C’est sur le campus de la sala techno – l’Institut de Technologie du Cambodge à Phnom Penh – que se tenait, jeudi et vendredi dernier, la première édition des Journées de la Recherche, organisées dans le cadre de la Quinzaine Française par l’Ambassade de France, l’Institut Français, et d’autres organisations cambodgiennes et française dédiées à la recherche scientifique au sens large – des sciences exactes aux sciences humaines et sociales.

Première édition des Journées de la Recherche, organisées dans le cadre de la Quinzaine Française
Première édition des Journées de la Recherche, organisées dans le cadre de la Quinzaine Française

Trois cent personnes étaient attendues ; les participants ont finalement été beaucoup plus nombreux, notamment grâce à l’intérêt des étudiants de l’institut, curieux de voir ces tentes érigées au milieu du campus par les entreprises et les organisations participantes. Ces derniers sont venus de différents horizons, des étudiants aux institutionnels en passant par le secteur privé – reflet d’un écosystème scientifique encore organisé de manière largement ad-hoc, au sein duquel représentants du gouvernement, expatriés, organisations internationales, ONG et acteurs locaux travaillent ensemble au développement scientifique du pays.

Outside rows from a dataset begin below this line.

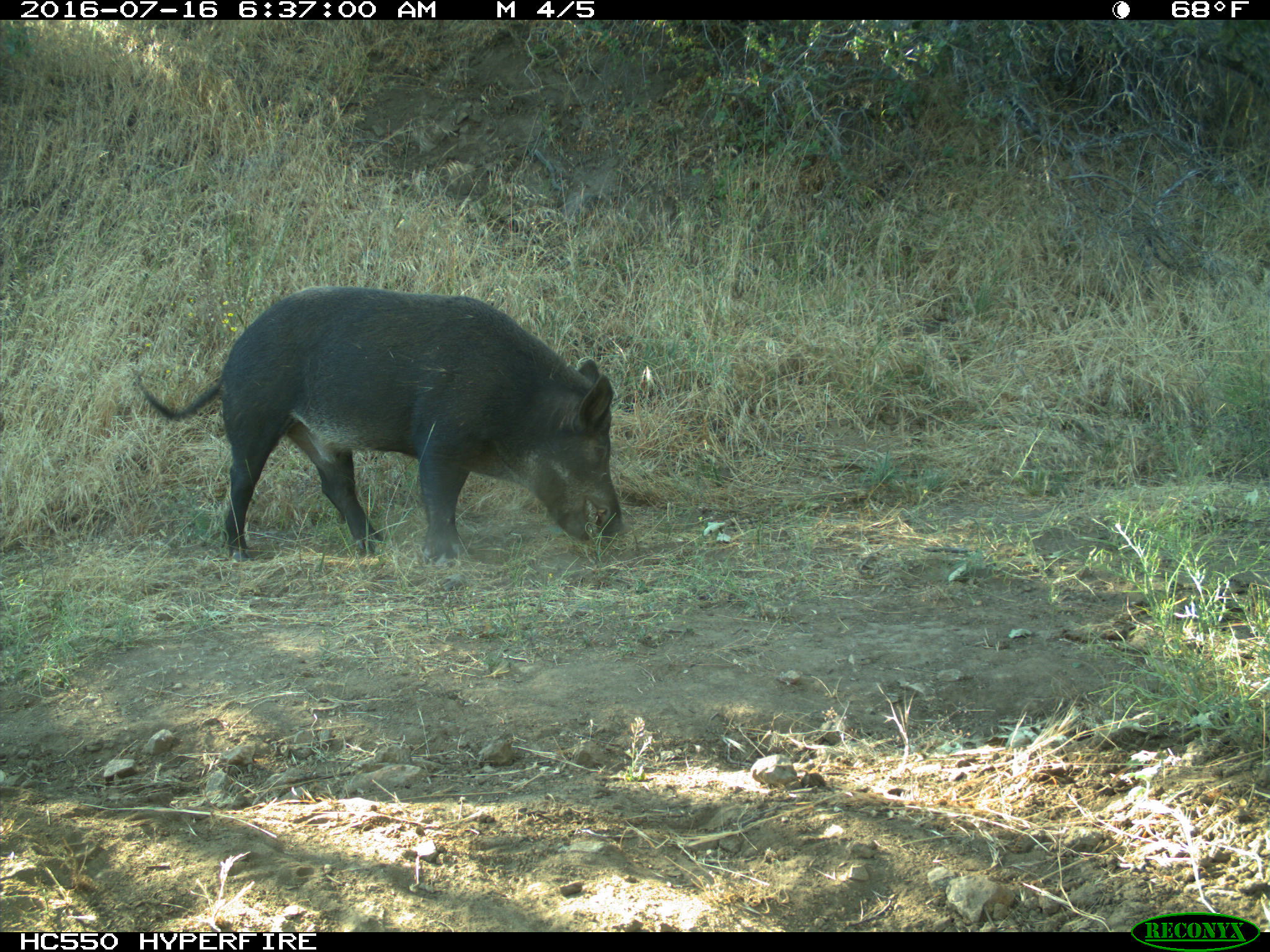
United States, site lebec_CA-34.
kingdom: Animalia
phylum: Chordata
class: Mammalia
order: Artiodactyla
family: Suidae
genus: Sus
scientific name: Sus scrofa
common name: wild boar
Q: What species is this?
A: Sus scrofa (wild boar).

Trois cent personnes étaient attendues ; les participants ont finalement été beaucoup plus nombreux, notamment grâce à l’intérêt des étudiants de l’institut
Trois cent personnes étaient attendues ; les participants ont finalement été beaucoup plus nombreux, notamment grâce à l’intérêt des étudiants de l’institut

L’objectif avoué de mettre en réseau tous ces acteurs – et les étudiants qui s’intéresseraient à une carrière universitaire – est largement rempli. « J’ai vu des collègues, français et cambodgien, j’ai retrouvé d’anciens enseignants, le chef du pôle de coopération, c’était très utile (…) deux jours, c’est très court mais c’est quand même une contribution très importante » commente un doctorant cambodgien. Cette fonction de mise en réseau est particulièrement appréciée dans un pays où le monde de la recherche – comme souvent dans la société cambodgienne – est animé en grande partie par les liens informels entre ses différents acteurs : dans ce contexte, organiser des rencontres, construire des plateformes, tisser des liens, participent directement à la création de valeur pour le secteur scientifique.

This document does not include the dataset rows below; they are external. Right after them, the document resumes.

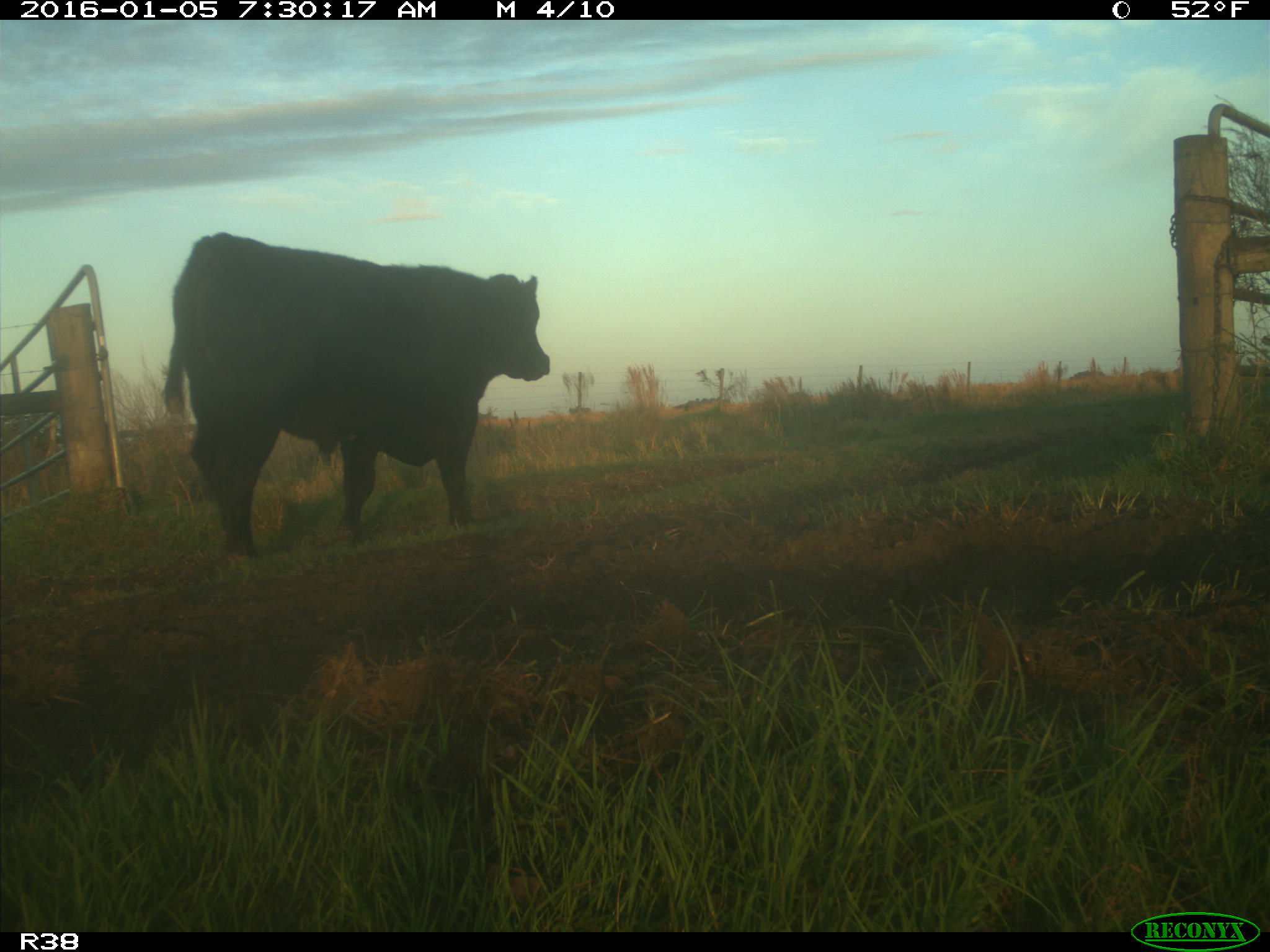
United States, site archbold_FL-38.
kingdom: Animalia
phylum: Chordata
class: Mammalia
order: Artiodactyla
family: Bovidae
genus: Bos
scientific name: Bos taurus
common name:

Ces journées, enfin, étaient aussi l’occasion de resserrer encore les liens solides existant entre les milieux de la recherche français et cambodgiens
Ces journées, enfin, étaient aussi l’occasion de resserrer encore les liens solides existant entre les milieux de la recherche français et cambodgiens

Autour du traditionnel café khmer, les discussions tournent autour des efforts importants du ministre de l’éducation pour favoriser la recherche et des difficultés récurrentes du monde universitaire local – comment, par exemple, convaincre les jeunes cambodgiens nouvellement formés dans les meilleures universités des pays industrialisés de revenir travailler dans leur pays pour un salaire et des moyens de recherche bien inférieurs à ceux dont ils disposent s’ils font carrière à Paris, Londres, New York ou Pékin ?

Ces journées, enfin, étaient aussi l’occasion de resserrer encore les liens solides existant entre les milieux de la recherche français et cambodgiens. L’ambassade de France a rappelé l’attachement de Paris au développement de la recherche au Cambodge et son appui aux initiatives récentes du gouvernement cambodgien en matière scientifique, avec la mise en place d’écoles doctorales dans les universités et l’augmentation récemment annoncée du budget de la recherche. « Le Cambodge et la France ont une longue histoire en commun. La France garde un rôle très important au Cambodge dans tous les domaines, de la gastronomie à la recherche en passant par le droit. C’est un héritage qu’il faut préserver, faire vivre, et les Journées de la Recherche y participent. » nous explique un intervenant khmer.

Côté organisation, participants et intervenants s’accordent à saluer le rôle de l’Institut de Technologie du Cambodge. Longtemps affilié à l’Agence Universitaire de la Francophonie, qui a rénové l’Institut entre 1993 et 2004 avant de repasser la main aux autorités cambodgiennes, l’ITC et son spacieux campus situé boulevard de la Fédération de Russie à côté de l’université royale de droit et d’économie offraient un écrin parfait à ces premières Journées de la Recherche, dont on devine volontiers qu’elles ne seront pas les dernières.